## Begin

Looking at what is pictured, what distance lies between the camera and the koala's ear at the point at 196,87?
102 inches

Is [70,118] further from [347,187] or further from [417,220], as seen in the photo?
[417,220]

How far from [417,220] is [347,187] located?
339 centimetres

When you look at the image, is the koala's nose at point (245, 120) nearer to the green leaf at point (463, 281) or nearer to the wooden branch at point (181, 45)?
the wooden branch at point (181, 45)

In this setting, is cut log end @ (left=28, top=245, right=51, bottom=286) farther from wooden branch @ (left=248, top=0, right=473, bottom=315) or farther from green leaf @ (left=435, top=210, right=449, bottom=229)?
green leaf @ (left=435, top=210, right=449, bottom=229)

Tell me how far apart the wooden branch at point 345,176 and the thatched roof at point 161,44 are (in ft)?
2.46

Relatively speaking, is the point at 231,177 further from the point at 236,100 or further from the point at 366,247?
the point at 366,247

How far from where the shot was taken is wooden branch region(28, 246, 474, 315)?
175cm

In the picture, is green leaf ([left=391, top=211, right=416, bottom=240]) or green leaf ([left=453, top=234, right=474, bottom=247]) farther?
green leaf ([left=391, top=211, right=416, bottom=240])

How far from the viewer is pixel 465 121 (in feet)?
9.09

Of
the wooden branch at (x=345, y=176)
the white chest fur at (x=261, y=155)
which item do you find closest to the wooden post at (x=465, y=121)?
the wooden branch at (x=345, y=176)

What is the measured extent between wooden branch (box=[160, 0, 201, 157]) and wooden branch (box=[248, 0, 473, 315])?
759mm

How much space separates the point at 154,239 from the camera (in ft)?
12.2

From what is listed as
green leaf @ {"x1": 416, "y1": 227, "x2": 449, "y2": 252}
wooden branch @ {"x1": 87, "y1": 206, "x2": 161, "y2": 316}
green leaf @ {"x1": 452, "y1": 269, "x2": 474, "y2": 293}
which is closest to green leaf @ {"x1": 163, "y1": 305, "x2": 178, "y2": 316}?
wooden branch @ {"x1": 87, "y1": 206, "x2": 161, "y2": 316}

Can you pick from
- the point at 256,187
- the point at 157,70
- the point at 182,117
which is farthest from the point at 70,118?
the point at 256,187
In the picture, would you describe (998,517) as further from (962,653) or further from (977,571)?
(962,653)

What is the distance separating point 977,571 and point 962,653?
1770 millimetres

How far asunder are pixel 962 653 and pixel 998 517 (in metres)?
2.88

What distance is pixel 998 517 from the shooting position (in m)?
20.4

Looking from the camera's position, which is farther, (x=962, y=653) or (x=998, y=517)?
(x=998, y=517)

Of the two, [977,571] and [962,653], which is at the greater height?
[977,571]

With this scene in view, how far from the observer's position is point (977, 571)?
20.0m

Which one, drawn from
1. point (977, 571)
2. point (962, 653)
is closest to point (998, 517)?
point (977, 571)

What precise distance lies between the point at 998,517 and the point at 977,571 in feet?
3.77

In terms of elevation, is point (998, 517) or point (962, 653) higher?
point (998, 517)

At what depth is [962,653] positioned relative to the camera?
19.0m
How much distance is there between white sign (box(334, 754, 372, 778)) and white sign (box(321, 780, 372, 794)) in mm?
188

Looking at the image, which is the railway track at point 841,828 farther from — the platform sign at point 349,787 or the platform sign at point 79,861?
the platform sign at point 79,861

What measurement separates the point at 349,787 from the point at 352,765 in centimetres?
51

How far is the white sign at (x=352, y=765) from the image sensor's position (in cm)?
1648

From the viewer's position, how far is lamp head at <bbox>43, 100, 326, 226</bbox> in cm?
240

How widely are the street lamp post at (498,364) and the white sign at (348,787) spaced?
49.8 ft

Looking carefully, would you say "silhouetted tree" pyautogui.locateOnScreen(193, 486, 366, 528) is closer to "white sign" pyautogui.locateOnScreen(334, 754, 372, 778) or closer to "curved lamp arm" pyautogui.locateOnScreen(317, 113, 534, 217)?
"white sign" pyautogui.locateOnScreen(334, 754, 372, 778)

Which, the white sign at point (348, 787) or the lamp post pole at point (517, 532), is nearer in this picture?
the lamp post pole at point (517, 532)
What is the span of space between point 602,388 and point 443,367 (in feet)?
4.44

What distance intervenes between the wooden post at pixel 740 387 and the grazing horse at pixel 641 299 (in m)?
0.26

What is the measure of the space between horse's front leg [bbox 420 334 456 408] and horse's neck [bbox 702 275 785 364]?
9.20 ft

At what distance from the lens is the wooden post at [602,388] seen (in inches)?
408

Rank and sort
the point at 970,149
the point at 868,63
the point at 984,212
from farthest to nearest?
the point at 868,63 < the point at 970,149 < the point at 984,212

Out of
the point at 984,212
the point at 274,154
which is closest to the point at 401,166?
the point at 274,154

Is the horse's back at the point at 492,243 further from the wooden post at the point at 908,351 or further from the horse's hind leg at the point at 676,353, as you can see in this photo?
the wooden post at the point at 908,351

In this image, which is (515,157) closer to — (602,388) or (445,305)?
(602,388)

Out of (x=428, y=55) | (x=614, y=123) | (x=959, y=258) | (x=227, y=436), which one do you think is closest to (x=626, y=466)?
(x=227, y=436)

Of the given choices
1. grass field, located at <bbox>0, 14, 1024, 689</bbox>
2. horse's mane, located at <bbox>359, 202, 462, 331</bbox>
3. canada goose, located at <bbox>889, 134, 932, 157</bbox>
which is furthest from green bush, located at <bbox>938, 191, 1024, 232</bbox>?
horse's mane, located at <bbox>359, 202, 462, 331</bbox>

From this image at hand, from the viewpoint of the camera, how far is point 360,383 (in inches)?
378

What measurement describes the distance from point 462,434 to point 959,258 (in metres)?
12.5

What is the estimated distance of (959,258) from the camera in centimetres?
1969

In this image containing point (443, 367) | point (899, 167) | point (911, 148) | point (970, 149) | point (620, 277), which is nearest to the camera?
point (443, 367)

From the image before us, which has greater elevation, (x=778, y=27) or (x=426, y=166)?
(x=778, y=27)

## End

> SHORT PROBLEM
Render everything in the data above, from the line containing "At what depth" down to the line containing "the point at 868,63 <", as a Markdown table with the columns Row and Line, numbering each line and omitting blank lines.

> RESPONSE BELOW
| Row | Line |
|---|---|
| 1 | At what depth is [962,653] positioned relative to the camera? |
| 2 | 19.0m |
| 3 | How much distance is there between white sign (box(334, 754, 372, 778)) and white sign (box(321, 780, 372, 794)) in mm? |
| 4 | 188 |
| 5 | Looking at the image, which is the railway track at point 841,828 farther from — the platform sign at point 349,787 or the platform sign at point 79,861? |
| 6 | the platform sign at point 79,861 |
| 7 | What measurement separates the point at 349,787 from the point at 352,765 in centimetres? |
| 8 | 51 |
| 9 | How far is the white sign at (x=352, y=765) from the image sensor's position (in cm)? |
| 10 | 1648 |
| 11 | From the viewer's position, how far is lamp head at <bbox>43, 100, 326, 226</bbox> in cm? |
| 12 | 240 |
| 13 | How widely are the street lamp post at (498,364) and the white sign at (348,787) spaced? |
| 14 | 49.8 ft |
| 15 | Looking carefully, would you say "silhouetted tree" pyautogui.locateOnScreen(193, 486, 366, 528) is closer to "white sign" pyautogui.locateOnScreen(334, 754, 372, 778) or closer to "curved lamp arm" pyautogui.locateOnScreen(317, 113, 534, 217)? |
| 16 | "white sign" pyautogui.locateOnScreen(334, 754, 372, 778) |
| 17 | Which, the white sign at point (348, 787) or the lamp post pole at point (517, 532), is nearer in this picture? |
| 18 | the lamp post pole at point (517, 532) |
| 19 | What is the span of space between point 602,388 and point 443,367 (in feet)? |
| 20 | 4.44 |
| 21 | What distance intervenes between the wooden post at pixel 740 387 and the grazing horse at pixel 641 299 (in m)? |
| 22 | 0.26 |
| 23 | What is the measure of the space between horse's front leg [bbox 420 334 456 408] and horse's neck [bbox 702 275 785 364]? |
| 24 | 9.20 ft |
| 25 | At what distance from the lens is the wooden post at [602,388] seen (in inches)? |
| 26 | 408 |
| 27 | Rank and sort |
| 28 | the point at 970,149 |
| 29 | the point at 868,63 |
| 30 | the point at 984,212 |
| 31 | from farthest to nearest? |
| 32 | the point at 868,63 < the point at 970,149 < the point at 984,212 |